Income tax measure filed in House

Delaware State News | by Matt Bittle

Democratic lawmakers on Wednesday filed legislation that would raise income taxes for the state’s top earners. House Bill 64 would create three new income tax brackets that would affect only people who make at least $125,000 a year.

Delaware currently has six personal income tax brackets, with the top one imposing a rate of 6.6% on all income of more than $60,000. The bill would tax income from $125,001 to $250,000 at 7.1%, $250,001 to $500,000 at 7.85% and above $500,000 at 8.6%. The state’s top bracket has remained at $60,001 and up for more than 20 years.

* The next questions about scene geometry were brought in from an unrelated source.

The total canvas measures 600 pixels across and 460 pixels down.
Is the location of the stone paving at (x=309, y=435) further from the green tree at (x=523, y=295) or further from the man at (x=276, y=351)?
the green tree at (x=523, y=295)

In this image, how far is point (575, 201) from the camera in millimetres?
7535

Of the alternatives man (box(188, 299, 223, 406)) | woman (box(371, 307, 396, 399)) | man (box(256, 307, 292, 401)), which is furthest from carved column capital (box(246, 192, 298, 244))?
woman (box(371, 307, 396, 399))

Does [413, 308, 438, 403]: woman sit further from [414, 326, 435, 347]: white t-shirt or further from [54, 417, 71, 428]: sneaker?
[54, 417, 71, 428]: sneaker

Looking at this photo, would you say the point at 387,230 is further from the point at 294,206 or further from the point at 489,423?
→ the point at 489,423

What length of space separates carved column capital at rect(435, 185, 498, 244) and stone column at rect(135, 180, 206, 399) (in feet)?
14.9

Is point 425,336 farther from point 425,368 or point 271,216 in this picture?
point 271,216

Under the legislation, a taxpayer who earns $250,000 in a year would pay an additional $625.

“This bill is intended to ensure a more fair and equitable progressive tax structure that is sustainable and not overly burdensome to any category of earners,” main sponsor Rep. John Kowalko, D-Newark, said in a statement. “It has been carefully calculated to apply a minimal amount of tax increases while ensuring a sustainable revenue source in future economic downturns.”

Personal income taxes are among Delaware’s most consistent and reliable revenue sources, meaning the levels remain similar regardless of the state of the economy.

“An income tax structure that has graduated rates for lower incomes but a flat tax for all top-earners is, to be blunt, only half-built. Rightfully, we tax the first $60,000 earned at lower rates, which increase step-by-step,” co-sponsor Sen. Marie Pinkney, D-Bear, said in a statement. “But the final step — 6.6% for all income $60,000 and above — should be the middle of the ladder, not the end.

“Other states and the federal government recognize this and have brackets for incomes up to the millions. That makes sense, not just because it’s fair but because it is built to last. As inequality grows and wealth is moved from bottom to top, our tax policy should change with the times. This bill helps us do that and I am proud to be on as a Senate sponsor.”

The bill has been assigned to the House Revenue & Finance Committee.